▶ **BRIEF**
Convert the items below into a numbered list, leaving out any blank lines and omitting the pictures.

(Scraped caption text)
-----

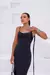 VESTIDO ZHARA - comprar online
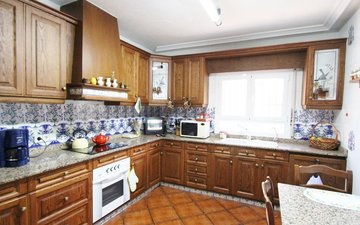 Property slide 31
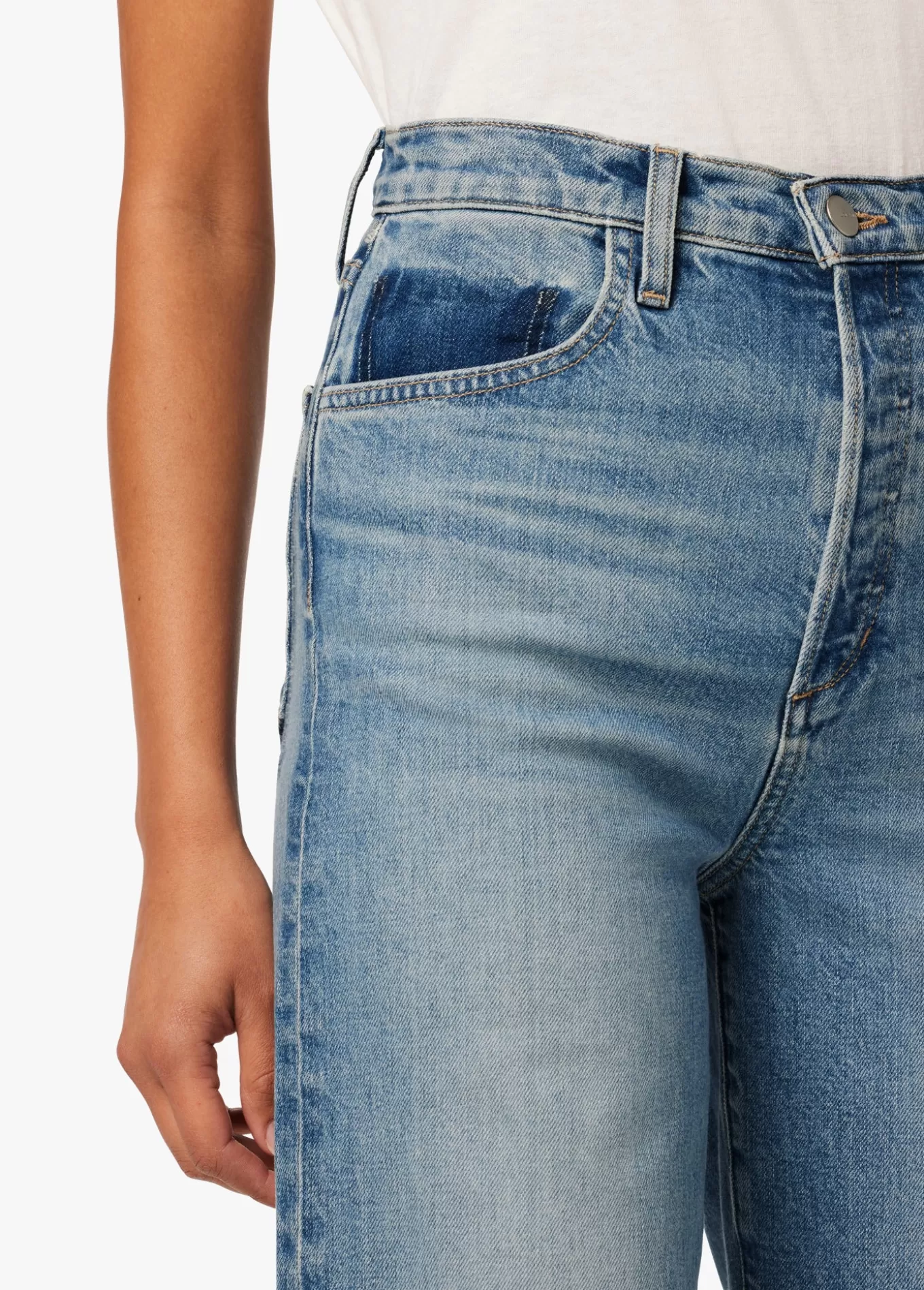 the_stellie_5272.webp THE STELLIE>Joe’s Jeans Best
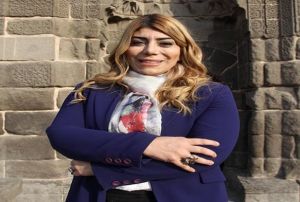 Berna Gzba: Bu sevda bitmez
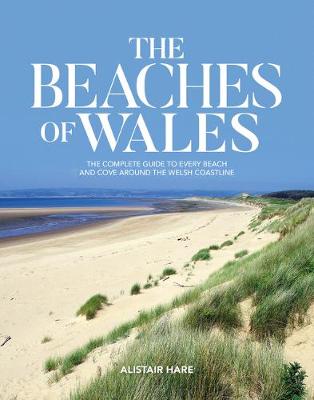 Image of The Beaches of Wales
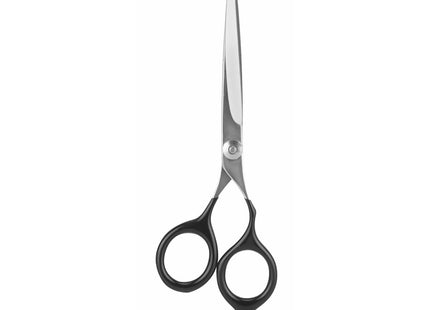 V10H62FF497FF49BA7B0F64F8A4A1C30FEDFR4326916P1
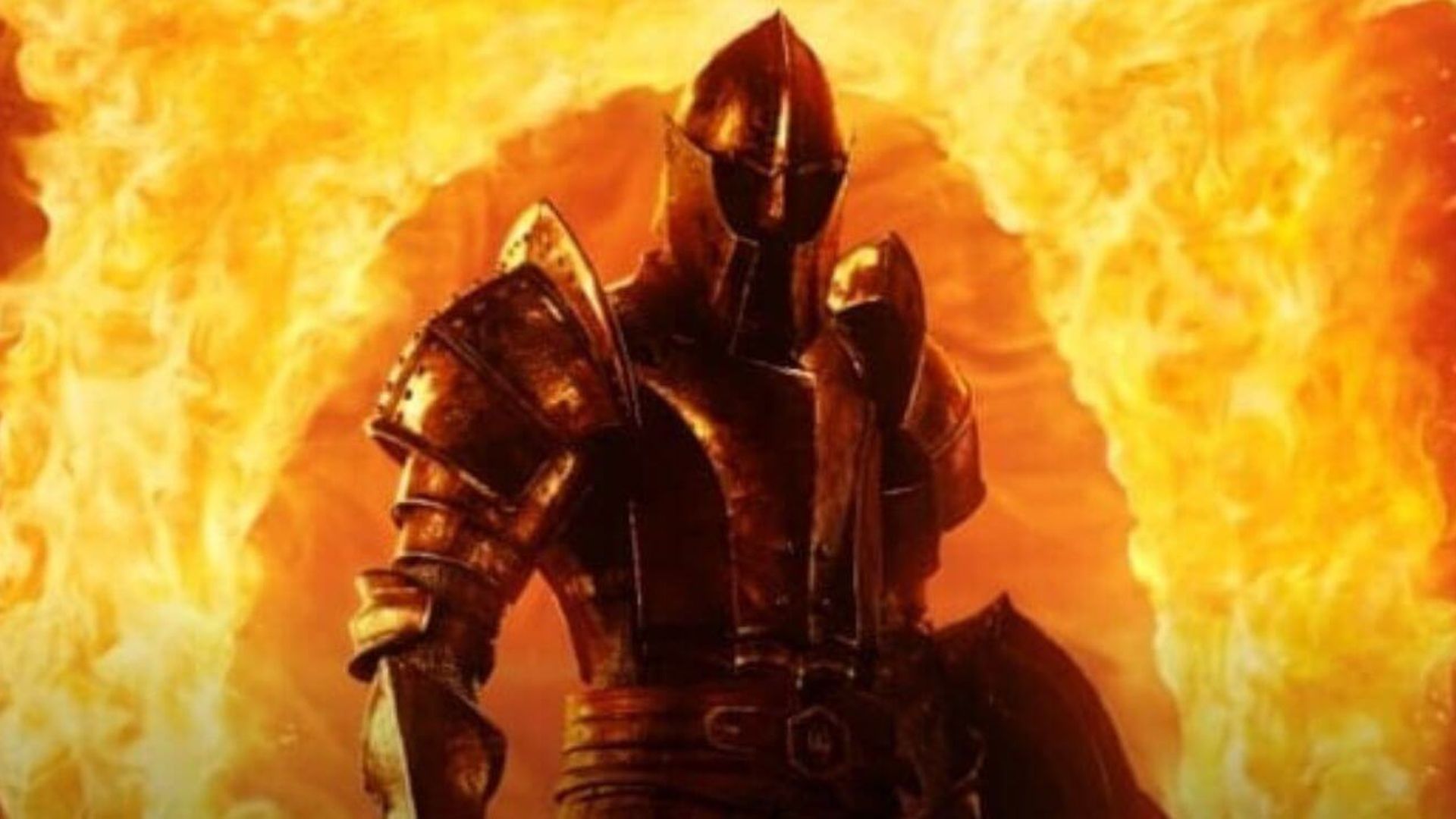 oblivion_2.jpg oblivion_2.jpg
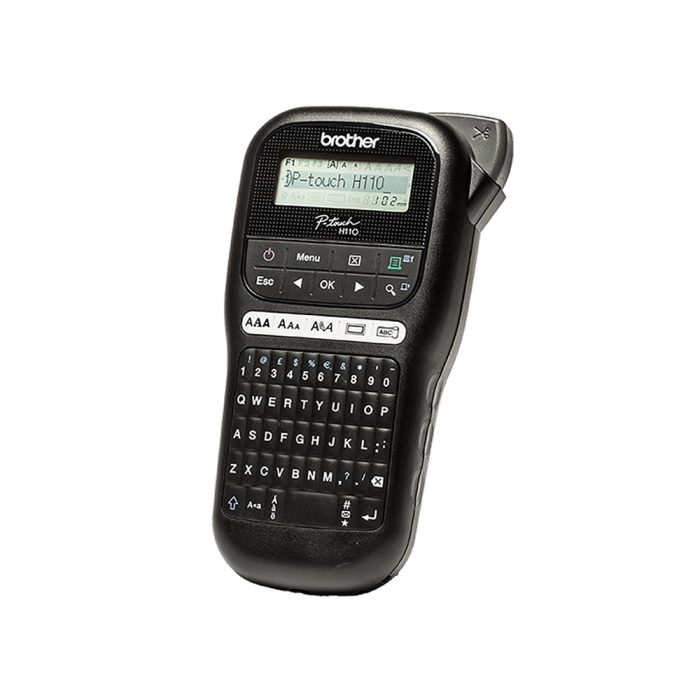PTH110BK 03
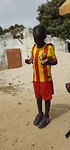 20170518_151841-01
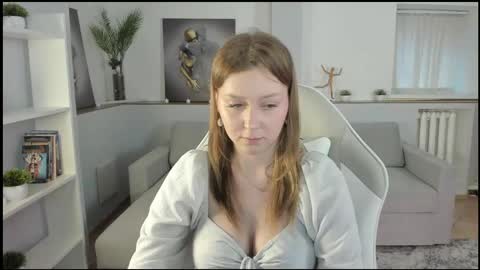 Snapshot of meganboyr chatting on April 8, 2026, 9:09 am Meganboyr online show from April 8, 2026, 9:09 am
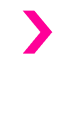 Arrow Icon-0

-----

▶ **SOLUTION**
1.  VESTIDO ZHARA - comprar online
2.  Property slide 31
3.  the_stellie_5272.webp THE STELLIE>Joe’s Jeans Best
4.  Berna Gzba: Bu sevda bitmez
5.  Image of The Beaches of Wales
6.  V10H62FF497FF49BA7B0F64F8A4A1C30FEDFR4326916P1
7.  oblivion_2.jpg oblivion_2.jpg
8. PTH110BK 03
9.  20170518_151841-01
10.  Snapshot of meganboyr chatting on April 8, 2026, 9:09 am Meganboyr online show from April 8, 2026, 9:09 am
11.  Arrow Icon-0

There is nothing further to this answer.